Can you return every row below word for word, leaving out the pictures?

---*---

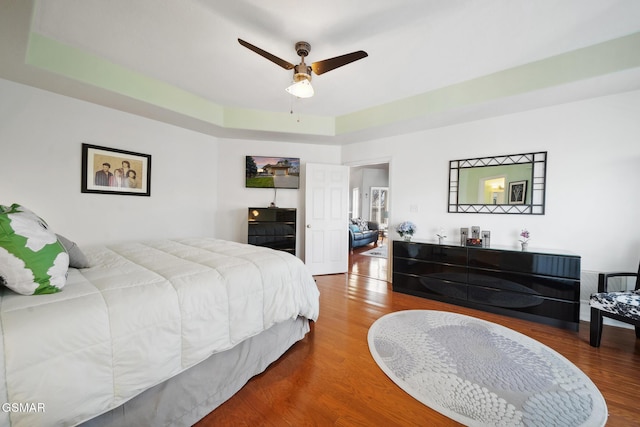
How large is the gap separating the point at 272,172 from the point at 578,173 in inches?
164

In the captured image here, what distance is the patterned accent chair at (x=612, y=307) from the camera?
1.94 m

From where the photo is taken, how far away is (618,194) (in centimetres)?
254

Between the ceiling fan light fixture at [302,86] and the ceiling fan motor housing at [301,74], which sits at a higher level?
the ceiling fan motor housing at [301,74]

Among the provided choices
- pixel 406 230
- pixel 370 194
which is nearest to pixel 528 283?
pixel 406 230

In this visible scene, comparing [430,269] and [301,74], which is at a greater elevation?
[301,74]

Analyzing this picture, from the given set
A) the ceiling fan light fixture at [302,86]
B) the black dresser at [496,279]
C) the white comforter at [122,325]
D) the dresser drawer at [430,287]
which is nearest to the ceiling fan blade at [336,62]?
the ceiling fan light fixture at [302,86]

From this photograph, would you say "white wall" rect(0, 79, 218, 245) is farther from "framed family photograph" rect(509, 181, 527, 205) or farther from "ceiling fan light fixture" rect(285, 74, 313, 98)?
"framed family photograph" rect(509, 181, 527, 205)

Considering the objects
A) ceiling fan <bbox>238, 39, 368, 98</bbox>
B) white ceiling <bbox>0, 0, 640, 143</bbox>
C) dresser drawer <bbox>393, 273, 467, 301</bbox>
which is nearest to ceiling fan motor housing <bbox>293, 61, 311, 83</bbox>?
ceiling fan <bbox>238, 39, 368, 98</bbox>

---*---

Written response:
How large is the gap separating the point at 272,172 from the point at 578,173 in inches?
164

In the captured image here, what distance is the patterned accent chair at (x=612, y=307) from the camera?
1.94 m

From where the photo is taken, how far away is (618,194) (in centimetres)?
254

Between the ceiling fan light fixture at [302,86] and the ceiling fan motor housing at [301,74], which sits at a higher level?
the ceiling fan motor housing at [301,74]

Among the provided choices
- pixel 406 230
- pixel 370 194
which is nearest to pixel 528 283?
pixel 406 230

In this visible scene, comparing [430,269] and [301,74], which is at a greater elevation?
[301,74]

Analyzing this picture, from the given set
A) the ceiling fan light fixture at [302,86]
B) the black dresser at [496,279]
C) the white comforter at [122,325]
D) the dresser drawer at [430,287]
which is nearest to the ceiling fan blade at [336,62]?
the ceiling fan light fixture at [302,86]

From this photograph, would you say "white wall" rect(0, 79, 218, 245) is farther from "framed family photograph" rect(509, 181, 527, 205) or farther from "ceiling fan light fixture" rect(285, 74, 313, 98)?
"framed family photograph" rect(509, 181, 527, 205)

Considering the objects
A) ceiling fan <bbox>238, 39, 368, 98</bbox>
B) white ceiling <bbox>0, 0, 640, 143</bbox>
C) dresser drawer <bbox>393, 273, 467, 301</bbox>
which is nearest to ceiling fan motor housing <bbox>293, 61, 311, 83</bbox>?
ceiling fan <bbox>238, 39, 368, 98</bbox>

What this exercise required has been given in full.